Details
-
Bug
-
Status: Open
-
Minor
-
Resolution: Unresolved
-
2.0.0-BETA
-
None
-
None
-
OS: ArcoLinux
Kernel: 5.10.60-1-lts
CPU: Intel i5-8400 (6) @ 4.000GHz
Memory: 32Gb
Description
It appears that canceling a request will not stop work in Tika. The handler finishes the job and then fails as it attempts to return data.
I would have expected tika to detect client-side cancellations and propagate this to relevant child processes, like tesseract, thus avoiding unnecessary work.
I send a request like so.
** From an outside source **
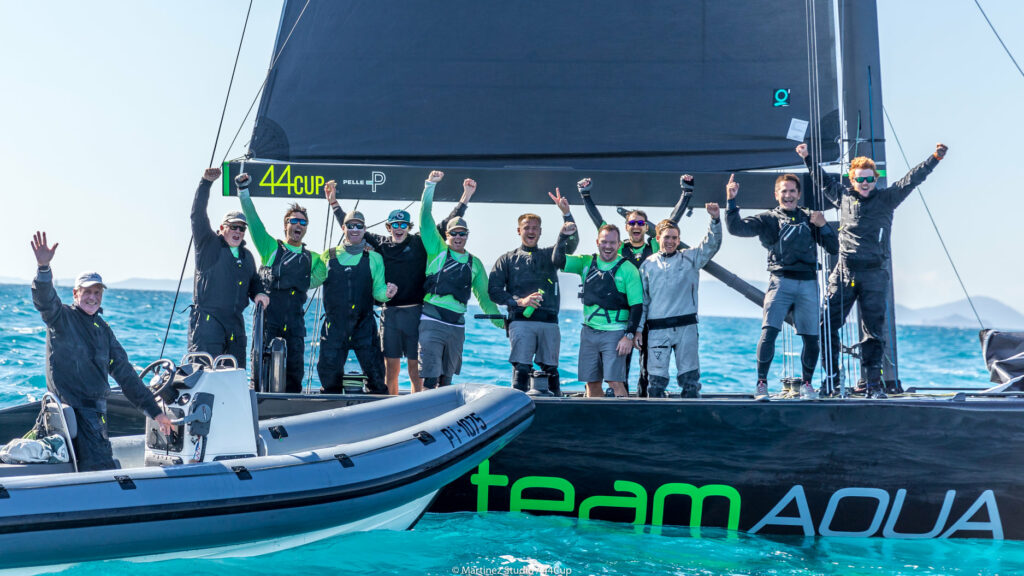 Team Aqua celebrating their win on the water.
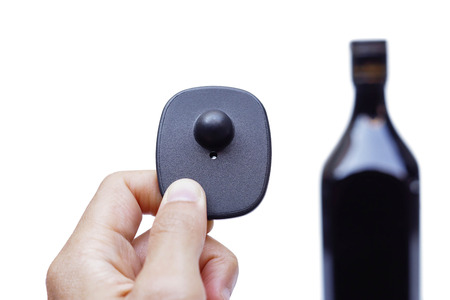 id theft: RFID hard tag isolated - Shoplifting and anti-theft system - Electronic Article Surveillance system used with high-value goods - Alcoholic drinks Stock Photo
Here FILE is a pdf that has inline images and requires OCR scanning.
curl -T "$FILE" \ -s "http://localhost:9998/tika/text" \ -H "Accept: application/json" \ -H "X-Tika-OCRLanguage: dan+eng" \ -H "X-Tika-PDFextractInlineImages: true"
Then "ctrl-C" before the response is returned.
Dockerfile:
FROM apache/tika:2.0.0-full RUN DEBIAN_FRONTEND=noninteractive apt-get update && apt-get -y install tesseract-ocr-dan
docker-compose.yaml:
version: "3.9" services: tika: build: tika/ ports: - "9998:9998"